Question

If $x = y\log (xy)$ then find $\dfrac{{dy}}{{dx}}$ .

Answer 1

Hint:
We will use chain rule in derivatives that is $\dfrac{d}{{dx}}\left( {f(x)g(x)} \right) = g(x)\dfrac{{d(f(x))}}{{dx}} + f(x)\dfrac{{d(g(x))}}{{dx}}$
And use the fact that $\log (ab) = \log (a) + \log (b)$ ,and then we will separate the $\dfrac{{dy}}{{dx}}$ term to find the required expression.
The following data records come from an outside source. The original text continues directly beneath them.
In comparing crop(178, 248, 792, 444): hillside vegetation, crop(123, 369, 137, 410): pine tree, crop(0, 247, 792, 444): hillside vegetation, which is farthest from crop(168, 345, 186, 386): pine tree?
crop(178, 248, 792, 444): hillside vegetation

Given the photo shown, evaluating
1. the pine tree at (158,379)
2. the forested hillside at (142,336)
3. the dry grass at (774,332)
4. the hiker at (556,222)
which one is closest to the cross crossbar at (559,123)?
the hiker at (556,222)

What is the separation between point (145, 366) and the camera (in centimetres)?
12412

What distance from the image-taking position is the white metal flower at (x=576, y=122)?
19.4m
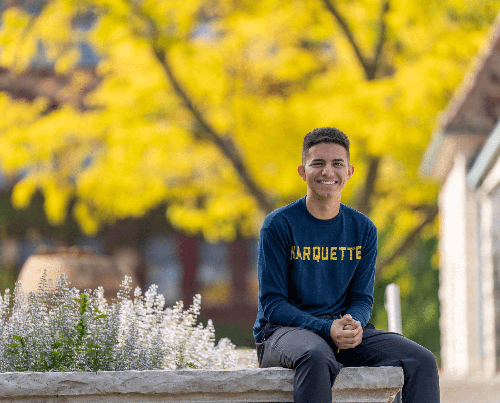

Complete step by step solution:
Our main equation is
 $ \Rightarrow x = y\log (xy)$ …(i)
First, we will find the derivative of the expression $\log (xy)$ which is
 $ \Rightarrow \dfrac{{d\left( {\log (xy)} \right)}}{{dx}}$
Using $\log (ab) = \log (a) + \log (b)$ where $a = x,b = y$ we get
 $ \Rightarrow \dfrac{{d\left( {\log (x) + \log (y)} \right)}}{{dx}}$
Using \[\dfrac{{d(a + b)}}{{dx}} = \dfrac{{da}}{{dx}} + \dfrac{{db}}{{dx}}\] , we get,
 $ \Rightarrow \dfrac{{d(\log (x))}}{{dx}} + \dfrac{{d(\log (y))}}{{dx}}$
Using \[\dfrac{{d(\log x)}}{{dx}} = \dfrac{1}{x}\] , we get,
 $ \Rightarrow \dfrac{1}{x} + \dfrac{1}{y}\dfrac{{dy}}{{dx}}$ …(ii)
Now we will use our main equation (i) which is
 $ \Rightarrow x = y\log (xy)$
Now we will differentiate both side with respect to x, then we get
 $ \Rightarrow \dfrac{{dx}}{{dx}} = \dfrac{{d(y\log (xy))}}{{dx}}$
Using the chain rule in differentiating we get
 $ \Rightarrow 1 = \log (xy)\dfrac{{dy}}{{dx}} + y\dfrac{{d(\log (xy))}}{{dx}}$
Replacing $\dfrac{{d(\log (xy))}}{{dx}}$ by equation (ii) we get
 $ \Rightarrow 1 = \log (xy)\dfrac{{dy}}{{dx}} + y\left( {\dfrac{1}{x} + \dfrac{1}{y}\dfrac{{dy}}{{dx}}} \right)$
Separating $\dfrac{{dy}}{{dx}}$ we get
 \[ \Rightarrow 1 = \dfrac{y}{x} + \left( {\log (xy) + 1} \right)\dfrac{{dy}}{{dx}}\]
On rearranging we get,
 $ \Rightarrow \dfrac{{dy}}{{dx}} = \dfrac{{\left( {1 - \dfrac{y}{x}} \right)}}{{\left( {\log (xy) + 1} \right)}}$
On multiplying and dividing by x we get,
 $ \Rightarrow \dfrac{{dy}}{{dx}} = \dfrac{{\left( {x - y} \right)}}{{x\left( {\log (xy) + 1} \right)}}$
Which is our required expression.

Note:
Sometimes if we just simplify the main equation, differentiation just becomes easier. One thing that we must remember when differentiation becomes complicated is that we take a subpart of the equation and differentiate it so that when applying chain rule we just replace that part with its differentiation.